GOAL OF THE EXERCISE — Give the listing below again in full, exactly as written.

--- RECORDS TO PROCESS ---

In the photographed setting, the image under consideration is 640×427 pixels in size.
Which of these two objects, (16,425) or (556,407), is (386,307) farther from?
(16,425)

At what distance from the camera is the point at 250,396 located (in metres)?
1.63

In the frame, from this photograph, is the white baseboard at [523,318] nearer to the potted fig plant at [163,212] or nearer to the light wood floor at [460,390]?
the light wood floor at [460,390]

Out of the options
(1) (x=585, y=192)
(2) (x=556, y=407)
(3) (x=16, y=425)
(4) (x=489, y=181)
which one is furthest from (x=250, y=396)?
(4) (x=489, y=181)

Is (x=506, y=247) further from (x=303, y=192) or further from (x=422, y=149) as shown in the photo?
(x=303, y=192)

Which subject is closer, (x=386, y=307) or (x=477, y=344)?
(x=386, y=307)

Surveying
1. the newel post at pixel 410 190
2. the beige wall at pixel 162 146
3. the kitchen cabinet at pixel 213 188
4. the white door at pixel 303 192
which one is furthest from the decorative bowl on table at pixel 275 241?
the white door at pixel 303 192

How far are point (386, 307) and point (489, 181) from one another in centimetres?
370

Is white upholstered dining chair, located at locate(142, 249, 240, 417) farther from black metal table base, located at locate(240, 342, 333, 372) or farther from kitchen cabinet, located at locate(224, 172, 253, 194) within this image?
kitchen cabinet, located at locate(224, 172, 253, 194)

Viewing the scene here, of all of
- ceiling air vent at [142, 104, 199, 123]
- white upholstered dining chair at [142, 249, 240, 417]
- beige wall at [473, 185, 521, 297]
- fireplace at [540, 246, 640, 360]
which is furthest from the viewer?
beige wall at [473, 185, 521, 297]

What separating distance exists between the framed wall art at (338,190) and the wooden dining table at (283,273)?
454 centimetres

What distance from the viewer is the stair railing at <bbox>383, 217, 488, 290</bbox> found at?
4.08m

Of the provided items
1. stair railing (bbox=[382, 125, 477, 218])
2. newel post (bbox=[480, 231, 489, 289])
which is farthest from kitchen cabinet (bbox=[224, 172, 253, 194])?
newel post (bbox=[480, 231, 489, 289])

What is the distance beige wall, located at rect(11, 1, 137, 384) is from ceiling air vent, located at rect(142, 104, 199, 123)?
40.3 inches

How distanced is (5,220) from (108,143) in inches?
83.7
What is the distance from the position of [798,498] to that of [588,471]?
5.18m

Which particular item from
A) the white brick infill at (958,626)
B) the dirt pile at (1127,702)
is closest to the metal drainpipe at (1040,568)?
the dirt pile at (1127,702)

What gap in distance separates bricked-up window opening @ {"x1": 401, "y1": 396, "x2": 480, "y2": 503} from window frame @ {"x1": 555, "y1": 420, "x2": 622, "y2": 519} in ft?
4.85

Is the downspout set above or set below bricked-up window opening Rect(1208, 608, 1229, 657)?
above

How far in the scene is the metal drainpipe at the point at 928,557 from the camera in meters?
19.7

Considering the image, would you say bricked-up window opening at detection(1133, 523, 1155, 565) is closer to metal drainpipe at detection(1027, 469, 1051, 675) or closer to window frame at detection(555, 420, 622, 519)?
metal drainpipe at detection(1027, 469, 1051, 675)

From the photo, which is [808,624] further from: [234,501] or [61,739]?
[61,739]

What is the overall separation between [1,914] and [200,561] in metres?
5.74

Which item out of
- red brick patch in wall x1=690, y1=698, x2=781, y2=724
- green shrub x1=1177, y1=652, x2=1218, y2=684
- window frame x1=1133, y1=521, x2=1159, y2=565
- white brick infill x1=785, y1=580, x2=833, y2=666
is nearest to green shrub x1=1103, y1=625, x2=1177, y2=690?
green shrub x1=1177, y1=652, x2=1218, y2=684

---

SOLUTION TO THIS TASK —
In the photographed setting, the image under consideration is 640×427 pixels in size.
Which of these two objects, (16,425) or (556,407), is (386,307) farther from?
(16,425)

At what distance from the camera is the point at 250,396 located (in metres)?
1.63

In the frame, from this photograph, is the white baseboard at [523,318] nearer to the potted fig plant at [163,212] or nearer to the light wood floor at [460,390]?
the light wood floor at [460,390]

Out of the options
(1) (x=585, y=192)
(2) (x=556, y=407)
(3) (x=16, y=425)
(4) (x=489, y=181)
which one is furthest from (x=250, y=396)?
(4) (x=489, y=181)

Is (x=506, y=247) further from (x=303, y=192) or further from (x=422, y=149) as shown in the photo?
(x=303, y=192)

Which subject is closer, (x=386, y=307) or (x=477, y=344)?
(x=386, y=307)

Surveying
1. the newel post at pixel 410 190
2. the beige wall at pixel 162 146
3. the kitchen cabinet at pixel 213 188
4. the white door at pixel 303 192
which one is furthest from the decorative bowl on table at pixel 275 241?
the white door at pixel 303 192

How far are point (386, 307) and point (489, 181) from one another in centimetres?
370

Is white upholstered dining chair, located at locate(142, 249, 240, 417) farther from black metal table base, located at locate(240, 342, 333, 372) or farther from kitchen cabinet, located at locate(224, 172, 253, 194) within this image?
kitchen cabinet, located at locate(224, 172, 253, 194)

Viewing the scene here, of all of
- ceiling air vent at [142, 104, 199, 123]
- white upholstered dining chair at [142, 249, 240, 417]
- beige wall at [473, 185, 521, 297]
- fireplace at [540, 246, 640, 360]
which is furthest from the viewer?
beige wall at [473, 185, 521, 297]

What separating distance exists between the framed wall art at (338,190) and the wooden dining table at (283,273)?
454 centimetres

What distance from the viewer is the stair railing at <bbox>383, 217, 488, 290</bbox> found at?
4.08m

Of the provided items
1. stair railing (bbox=[382, 125, 477, 218])
2. newel post (bbox=[480, 231, 489, 289])
which is farthest from kitchen cabinet (bbox=[224, 172, 253, 194])?
newel post (bbox=[480, 231, 489, 289])

What is the distance beige wall, located at rect(11, 1, 137, 384) is from ceiling air vent, located at rect(142, 104, 199, 123)?
40.3 inches

How distanced is (5,220) from (108,143) in inches?
83.7
What is the distance from the position of [798,498] to that of [588,471]?
5.18m

Which particular item from
A) the white brick infill at (958,626)
B) the dirt pile at (1127,702)
is closest to the metal drainpipe at (1040,568)?
the dirt pile at (1127,702)

What gap in distance separates bricked-up window opening @ {"x1": 401, "y1": 396, "x2": 480, "y2": 503} from window frame @ {"x1": 555, "y1": 420, "x2": 622, "y2": 519} in ft?
4.85

Is the downspout set above or set below bricked-up window opening Rect(1208, 608, 1229, 657)?
above

How far in the scene is the metal drainpipe at the point at 928,557 from the camera in meters?
19.7

Considering the image, would you say bricked-up window opening at detection(1133, 523, 1155, 565) is closer to metal drainpipe at detection(1027, 469, 1051, 675) or closer to window frame at detection(555, 420, 622, 519)?
metal drainpipe at detection(1027, 469, 1051, 675)

From the photo, which is [808,624] further from: [234,501] or [61,739]?
[61,739]

What is the overall separation between [1,914] and [200,561] in metres?
5.74

Which item out of
- red brick patch in wall x1=690, y1=698, x2=781, y2=724
- green shrub x1=1177, y1=652, x2=1218, y2=684
- window frame x1=1133, y1=521, x2=1159, y2=565
- white brick infill x1=785, y1=580, x2=833, y2=666
is nearest to green shrub x1=1103, y1=625, x2=1177, y2=690?
green shrub x1=1177, y1=652, x2=1218, y2=684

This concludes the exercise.